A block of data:
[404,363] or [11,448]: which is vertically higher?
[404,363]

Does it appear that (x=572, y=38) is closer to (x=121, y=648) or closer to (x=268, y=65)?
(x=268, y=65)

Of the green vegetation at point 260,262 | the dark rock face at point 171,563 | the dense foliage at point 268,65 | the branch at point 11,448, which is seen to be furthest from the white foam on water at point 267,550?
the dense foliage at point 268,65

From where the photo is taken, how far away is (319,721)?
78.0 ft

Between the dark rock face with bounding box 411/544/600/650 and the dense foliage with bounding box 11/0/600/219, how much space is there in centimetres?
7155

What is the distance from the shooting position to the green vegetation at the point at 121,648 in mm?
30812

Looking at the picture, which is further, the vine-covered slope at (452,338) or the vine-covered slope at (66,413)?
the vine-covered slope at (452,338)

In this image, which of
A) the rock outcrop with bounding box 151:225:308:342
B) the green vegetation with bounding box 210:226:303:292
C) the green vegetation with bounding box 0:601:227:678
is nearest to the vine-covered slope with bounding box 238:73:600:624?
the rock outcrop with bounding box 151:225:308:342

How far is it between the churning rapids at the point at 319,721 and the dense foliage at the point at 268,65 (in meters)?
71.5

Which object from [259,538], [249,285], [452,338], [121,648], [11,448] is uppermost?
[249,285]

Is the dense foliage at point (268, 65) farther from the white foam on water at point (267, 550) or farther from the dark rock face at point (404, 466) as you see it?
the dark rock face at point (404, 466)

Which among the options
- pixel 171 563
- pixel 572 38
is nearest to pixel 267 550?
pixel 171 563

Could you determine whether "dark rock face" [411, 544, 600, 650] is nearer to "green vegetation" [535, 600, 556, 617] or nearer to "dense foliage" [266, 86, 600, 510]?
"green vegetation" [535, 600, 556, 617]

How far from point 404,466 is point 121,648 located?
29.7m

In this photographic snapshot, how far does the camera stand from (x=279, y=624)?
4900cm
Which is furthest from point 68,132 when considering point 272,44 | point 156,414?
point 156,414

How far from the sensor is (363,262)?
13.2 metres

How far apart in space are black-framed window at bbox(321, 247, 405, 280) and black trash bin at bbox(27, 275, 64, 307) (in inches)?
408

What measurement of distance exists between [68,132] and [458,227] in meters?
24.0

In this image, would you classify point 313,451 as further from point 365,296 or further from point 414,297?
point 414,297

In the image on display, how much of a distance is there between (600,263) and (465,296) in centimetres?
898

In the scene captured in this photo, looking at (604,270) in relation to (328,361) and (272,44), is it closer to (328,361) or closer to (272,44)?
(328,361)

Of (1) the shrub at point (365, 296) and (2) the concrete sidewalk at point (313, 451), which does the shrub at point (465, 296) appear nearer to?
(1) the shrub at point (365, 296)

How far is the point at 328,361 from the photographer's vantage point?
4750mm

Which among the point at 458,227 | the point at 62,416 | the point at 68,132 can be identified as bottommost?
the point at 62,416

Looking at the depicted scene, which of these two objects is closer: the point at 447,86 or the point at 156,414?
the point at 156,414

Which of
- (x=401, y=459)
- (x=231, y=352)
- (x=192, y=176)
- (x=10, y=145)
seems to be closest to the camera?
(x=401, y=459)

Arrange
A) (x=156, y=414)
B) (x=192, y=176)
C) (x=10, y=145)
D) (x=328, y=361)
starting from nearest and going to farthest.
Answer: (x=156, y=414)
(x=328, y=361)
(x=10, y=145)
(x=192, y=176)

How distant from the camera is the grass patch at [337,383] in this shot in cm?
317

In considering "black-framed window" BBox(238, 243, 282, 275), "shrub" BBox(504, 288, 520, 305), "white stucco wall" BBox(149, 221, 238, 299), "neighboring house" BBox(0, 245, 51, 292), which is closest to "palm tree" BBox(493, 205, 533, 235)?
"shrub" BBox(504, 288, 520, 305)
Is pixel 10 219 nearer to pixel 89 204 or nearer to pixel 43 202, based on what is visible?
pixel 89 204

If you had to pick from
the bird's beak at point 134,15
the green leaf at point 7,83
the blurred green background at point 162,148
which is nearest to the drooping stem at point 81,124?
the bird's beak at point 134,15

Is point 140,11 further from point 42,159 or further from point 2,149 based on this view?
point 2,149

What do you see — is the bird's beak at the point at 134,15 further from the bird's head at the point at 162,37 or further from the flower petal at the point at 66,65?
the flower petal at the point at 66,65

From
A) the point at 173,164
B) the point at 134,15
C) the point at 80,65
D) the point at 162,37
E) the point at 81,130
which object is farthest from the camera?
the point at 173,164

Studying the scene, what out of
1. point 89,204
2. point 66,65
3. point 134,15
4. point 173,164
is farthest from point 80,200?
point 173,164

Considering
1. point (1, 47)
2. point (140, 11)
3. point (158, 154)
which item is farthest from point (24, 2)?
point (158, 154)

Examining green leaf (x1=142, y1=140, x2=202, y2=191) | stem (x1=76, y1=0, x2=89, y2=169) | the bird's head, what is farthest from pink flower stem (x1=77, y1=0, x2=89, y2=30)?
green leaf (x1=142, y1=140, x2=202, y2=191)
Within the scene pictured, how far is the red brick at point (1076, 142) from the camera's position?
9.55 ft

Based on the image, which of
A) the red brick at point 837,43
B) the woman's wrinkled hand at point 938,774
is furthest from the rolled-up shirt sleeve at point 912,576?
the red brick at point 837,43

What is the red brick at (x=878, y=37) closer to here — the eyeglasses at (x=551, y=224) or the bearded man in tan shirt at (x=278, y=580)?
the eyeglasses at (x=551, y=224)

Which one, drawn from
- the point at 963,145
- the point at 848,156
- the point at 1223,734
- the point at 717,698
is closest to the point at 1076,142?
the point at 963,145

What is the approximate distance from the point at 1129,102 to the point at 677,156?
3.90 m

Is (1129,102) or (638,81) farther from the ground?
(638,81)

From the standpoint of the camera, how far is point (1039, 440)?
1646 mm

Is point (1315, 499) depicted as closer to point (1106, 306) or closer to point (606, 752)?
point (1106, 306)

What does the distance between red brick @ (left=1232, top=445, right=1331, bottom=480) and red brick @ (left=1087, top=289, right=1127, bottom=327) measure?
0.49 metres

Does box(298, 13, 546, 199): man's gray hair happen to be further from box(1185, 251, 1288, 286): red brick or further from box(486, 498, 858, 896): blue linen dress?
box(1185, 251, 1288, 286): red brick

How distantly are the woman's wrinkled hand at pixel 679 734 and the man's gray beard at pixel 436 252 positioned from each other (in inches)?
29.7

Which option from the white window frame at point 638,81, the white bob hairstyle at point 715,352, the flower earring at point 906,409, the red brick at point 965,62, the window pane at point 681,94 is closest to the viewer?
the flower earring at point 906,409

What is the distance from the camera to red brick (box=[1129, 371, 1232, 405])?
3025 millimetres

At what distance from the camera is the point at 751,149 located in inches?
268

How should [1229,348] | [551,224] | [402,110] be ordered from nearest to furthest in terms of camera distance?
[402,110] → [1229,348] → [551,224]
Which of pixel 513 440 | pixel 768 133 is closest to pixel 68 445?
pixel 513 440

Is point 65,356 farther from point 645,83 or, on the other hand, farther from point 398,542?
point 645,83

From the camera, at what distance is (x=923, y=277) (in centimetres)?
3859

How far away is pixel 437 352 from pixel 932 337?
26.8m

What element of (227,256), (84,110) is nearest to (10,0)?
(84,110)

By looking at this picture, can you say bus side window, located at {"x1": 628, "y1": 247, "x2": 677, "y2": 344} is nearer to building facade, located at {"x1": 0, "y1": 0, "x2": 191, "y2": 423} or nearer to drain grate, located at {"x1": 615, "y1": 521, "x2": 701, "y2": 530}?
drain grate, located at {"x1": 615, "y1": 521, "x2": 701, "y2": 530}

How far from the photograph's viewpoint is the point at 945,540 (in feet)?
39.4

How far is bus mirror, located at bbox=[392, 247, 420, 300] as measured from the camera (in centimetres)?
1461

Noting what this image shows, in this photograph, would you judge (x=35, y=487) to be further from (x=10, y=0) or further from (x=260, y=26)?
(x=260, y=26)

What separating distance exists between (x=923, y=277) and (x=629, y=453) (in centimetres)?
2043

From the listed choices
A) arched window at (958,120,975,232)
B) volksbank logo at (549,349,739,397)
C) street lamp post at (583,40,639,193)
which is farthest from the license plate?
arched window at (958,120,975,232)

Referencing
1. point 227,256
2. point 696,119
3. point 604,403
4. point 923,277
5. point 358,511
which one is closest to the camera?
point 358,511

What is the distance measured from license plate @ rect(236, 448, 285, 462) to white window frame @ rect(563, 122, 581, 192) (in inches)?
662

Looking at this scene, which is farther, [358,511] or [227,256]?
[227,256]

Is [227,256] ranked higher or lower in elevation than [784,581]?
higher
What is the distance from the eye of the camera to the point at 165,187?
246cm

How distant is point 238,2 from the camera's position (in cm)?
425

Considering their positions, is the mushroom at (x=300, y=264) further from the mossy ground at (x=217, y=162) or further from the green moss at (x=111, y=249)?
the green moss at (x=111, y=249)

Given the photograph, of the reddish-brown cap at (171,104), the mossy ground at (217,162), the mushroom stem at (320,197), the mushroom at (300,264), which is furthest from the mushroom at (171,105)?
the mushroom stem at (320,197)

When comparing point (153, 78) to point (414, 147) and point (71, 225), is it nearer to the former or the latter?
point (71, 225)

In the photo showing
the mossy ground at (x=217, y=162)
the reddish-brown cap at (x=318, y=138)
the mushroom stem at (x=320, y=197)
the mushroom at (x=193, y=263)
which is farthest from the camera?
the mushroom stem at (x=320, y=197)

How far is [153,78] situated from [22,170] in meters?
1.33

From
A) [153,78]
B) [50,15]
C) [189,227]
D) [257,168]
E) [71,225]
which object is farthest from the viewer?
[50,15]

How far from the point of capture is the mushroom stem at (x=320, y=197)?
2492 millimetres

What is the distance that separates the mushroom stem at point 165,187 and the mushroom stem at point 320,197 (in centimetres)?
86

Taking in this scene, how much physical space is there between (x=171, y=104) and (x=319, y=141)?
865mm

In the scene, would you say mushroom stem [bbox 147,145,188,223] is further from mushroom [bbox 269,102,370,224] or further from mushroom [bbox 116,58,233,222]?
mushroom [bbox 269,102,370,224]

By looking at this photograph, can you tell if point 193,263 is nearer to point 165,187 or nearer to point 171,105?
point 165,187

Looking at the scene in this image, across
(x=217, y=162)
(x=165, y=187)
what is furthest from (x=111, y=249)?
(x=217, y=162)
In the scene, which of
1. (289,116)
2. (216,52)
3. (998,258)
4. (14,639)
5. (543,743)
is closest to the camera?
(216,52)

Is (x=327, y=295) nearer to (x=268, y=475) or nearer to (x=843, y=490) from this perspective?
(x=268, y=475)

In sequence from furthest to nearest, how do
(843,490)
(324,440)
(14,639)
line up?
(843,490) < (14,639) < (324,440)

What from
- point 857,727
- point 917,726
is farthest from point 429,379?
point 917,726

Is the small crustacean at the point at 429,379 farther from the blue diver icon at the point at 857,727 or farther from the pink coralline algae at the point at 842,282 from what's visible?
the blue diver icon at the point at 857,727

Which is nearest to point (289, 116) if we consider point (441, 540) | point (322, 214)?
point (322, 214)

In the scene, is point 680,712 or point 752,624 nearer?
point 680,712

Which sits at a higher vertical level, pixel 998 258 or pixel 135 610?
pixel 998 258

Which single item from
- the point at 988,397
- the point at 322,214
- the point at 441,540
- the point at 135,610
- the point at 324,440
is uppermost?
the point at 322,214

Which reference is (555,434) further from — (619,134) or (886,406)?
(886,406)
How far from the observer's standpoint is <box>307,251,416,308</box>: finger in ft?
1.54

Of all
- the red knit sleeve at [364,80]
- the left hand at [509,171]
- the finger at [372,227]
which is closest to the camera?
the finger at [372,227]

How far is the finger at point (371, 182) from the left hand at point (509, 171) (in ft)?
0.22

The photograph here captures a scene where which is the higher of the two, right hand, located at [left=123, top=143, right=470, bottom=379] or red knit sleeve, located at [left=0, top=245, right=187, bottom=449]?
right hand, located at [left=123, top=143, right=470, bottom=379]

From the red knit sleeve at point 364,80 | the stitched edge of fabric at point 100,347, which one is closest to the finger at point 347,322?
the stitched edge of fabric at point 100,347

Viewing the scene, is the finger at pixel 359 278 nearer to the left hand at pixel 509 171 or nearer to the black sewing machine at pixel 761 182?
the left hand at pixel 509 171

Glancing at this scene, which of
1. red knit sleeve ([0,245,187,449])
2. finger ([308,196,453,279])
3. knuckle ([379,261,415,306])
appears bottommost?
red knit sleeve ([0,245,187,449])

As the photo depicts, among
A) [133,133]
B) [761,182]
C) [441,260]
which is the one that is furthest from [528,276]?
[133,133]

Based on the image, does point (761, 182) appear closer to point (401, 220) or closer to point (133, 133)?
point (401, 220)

What you need to do:
Filter the entries above, copying every line that contains the string "bottommost". Matching is case-sensitive.

Task result:
Which among the point at 458,227 | the point at 62,416 | the point at 68,132 can be identified as bottommost?
appears bottommost?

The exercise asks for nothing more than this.